- **Data extracted from a collection**:
<<<<
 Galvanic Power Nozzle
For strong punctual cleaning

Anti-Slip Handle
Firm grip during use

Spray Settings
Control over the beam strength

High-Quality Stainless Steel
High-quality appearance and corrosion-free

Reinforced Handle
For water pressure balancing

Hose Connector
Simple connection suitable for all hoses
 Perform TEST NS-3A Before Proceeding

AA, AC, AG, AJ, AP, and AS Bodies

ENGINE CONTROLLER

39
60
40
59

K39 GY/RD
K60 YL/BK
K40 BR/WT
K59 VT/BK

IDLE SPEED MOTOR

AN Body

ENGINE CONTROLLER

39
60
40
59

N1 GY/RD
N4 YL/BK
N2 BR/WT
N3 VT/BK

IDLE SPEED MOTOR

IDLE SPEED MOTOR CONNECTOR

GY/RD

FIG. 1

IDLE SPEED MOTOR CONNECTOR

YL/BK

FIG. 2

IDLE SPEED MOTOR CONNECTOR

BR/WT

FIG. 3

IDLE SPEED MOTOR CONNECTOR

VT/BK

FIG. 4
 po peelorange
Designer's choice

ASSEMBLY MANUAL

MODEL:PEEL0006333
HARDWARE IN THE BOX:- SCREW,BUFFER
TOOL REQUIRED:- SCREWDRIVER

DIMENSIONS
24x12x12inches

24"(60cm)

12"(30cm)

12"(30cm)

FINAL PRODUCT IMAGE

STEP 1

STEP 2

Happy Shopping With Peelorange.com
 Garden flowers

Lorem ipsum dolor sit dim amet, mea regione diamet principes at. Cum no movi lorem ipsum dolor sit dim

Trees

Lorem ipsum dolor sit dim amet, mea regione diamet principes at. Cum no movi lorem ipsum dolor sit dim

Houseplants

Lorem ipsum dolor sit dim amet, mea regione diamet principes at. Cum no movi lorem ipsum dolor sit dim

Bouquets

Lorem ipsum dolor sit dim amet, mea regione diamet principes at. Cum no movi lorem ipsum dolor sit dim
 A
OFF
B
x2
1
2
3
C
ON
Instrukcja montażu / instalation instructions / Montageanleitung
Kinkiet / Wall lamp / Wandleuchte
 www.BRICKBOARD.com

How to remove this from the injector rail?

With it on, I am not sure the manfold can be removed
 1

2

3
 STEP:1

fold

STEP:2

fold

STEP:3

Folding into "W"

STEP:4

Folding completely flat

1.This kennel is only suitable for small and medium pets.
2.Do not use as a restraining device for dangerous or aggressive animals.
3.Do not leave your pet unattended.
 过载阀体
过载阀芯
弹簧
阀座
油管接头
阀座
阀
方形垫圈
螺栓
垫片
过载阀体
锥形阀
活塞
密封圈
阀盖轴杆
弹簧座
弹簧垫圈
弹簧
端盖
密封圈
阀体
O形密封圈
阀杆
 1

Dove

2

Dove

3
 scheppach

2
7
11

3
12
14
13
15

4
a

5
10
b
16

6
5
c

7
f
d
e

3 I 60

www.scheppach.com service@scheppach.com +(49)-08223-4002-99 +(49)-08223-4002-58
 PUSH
>>>>
- **Activity**: Give back the data above exactly, so that every line matches.

- **Written answer**:
 Galvanic Power Nozzle
For strong punctual cleaning

Anti-Slip Handle
Firm grip during use

Spray Settings
Control over the beam strength

High-Quality Stainless Steel
High-quality appearance and corrosion-free

Reinforced Handle
For water pressure balancing

Hose Connector
Simple connection suitable for all hoses
 Perform TEST NS-3A Before Proceeding

AA, AC, AG, AJ, AP, and AS Bodies

ENGINE CONTROLLER

39
60
40
59

K39 GY/RD
K60 YL/BK
K40 BR/WT
K59 VT/BK

IDLE SPEED MOTOR

AN Body

ENGINE CONTROLLER

39
60
40
59

N1 GY/RD
N4 YL/BK
N2 BR/WT
N3 VT/BK

IDLE SPEED MOTOR

IDLE SPEED MOTOR CONNECTOR

GY/RD

FIG. 1

IDLE SPEED MOTOR CONNECTOR

YL/BK

FIG. 2

IDLE SPEED MOTOR CONNECTOR

BR/WT

FIG. 3

IDLE SPEED MOTOR CONNECTOR

VT/BK

FIG. 4
 po peelorange
Designer's choice

ASSEMBLY MANUAL

MODEL:PEEL0006333
HARDWARE IN THE BOX:- SCREW,BUFFER
TOOL REQUIRED:- SCREWDRIVER

DIMENSIONS
24x12x12inches

24"(60cm)

12"(30cm)

12"(30cm)

FINAL PRODUCT IMAGE

STEP 1

STEP 2

Happy Shopping With Peelorange.com
 Garden flowers

Lorem ipsum dolor sit dim amet, mea regione diamet principes at. Cum no movi lorem ipsum dolor sit dim

Trees

Lorem ipsum dolor sit dim amet, mea regione diamet principes at. Cum no movi lorem ipsum dolor sit dim

Houseplants

Lorem ipsum dolor sit dim amet, mea regione diamet principes at. Cum no movi lorem ipsum dolor sit dim

Bouquets

Lorem ipsum dolor sit dim amet, mea regione diamet principes at. Cum no movi lorem ipsum dolor sit dim
 A
OFF
B
x2
1
2
3
C
ON
Instrukcja montażu / instalation instructions / Montageanleitung
Kinkiet / Wall lamp / Wandleuchte
 www.BRICKBOARD.com

How to remove this from the injector rail?

With it on, I am not sure the manfold can be removed
 1

2

3
 STEP:1

fold

STEP:2

fold

STEP:3

Folding into "W"

STEP:4

Folding completely flat

1.This kennel is only suitable for small and medium pets.
2.Do not use as a restraining device for dangerous or aggressive animals.
3.Do not leave your pet unattended.
 过载阀体
过载阀芯
弹簧
阀座
油管接头
阀座
阀
方形垫圈
螺栓
垫片
过载阀体
锥形阀
活塞
密封圈
阀盖轴杆
弹簧座
弹簧垫圈
弹簧
端盖
密封圈
阀体
O形密封圈
阀杆
 1

Dove

2

Dove

3
 scheppach

2
7
11

3
12
14
13
15

4
a

5
10
b
16

6
5
c

7
f
d
e

3 I 60

www.scheppach.com service@scheppach.com +(49)-08223-4002-99 +(49)-08223-4002-58
 PUSH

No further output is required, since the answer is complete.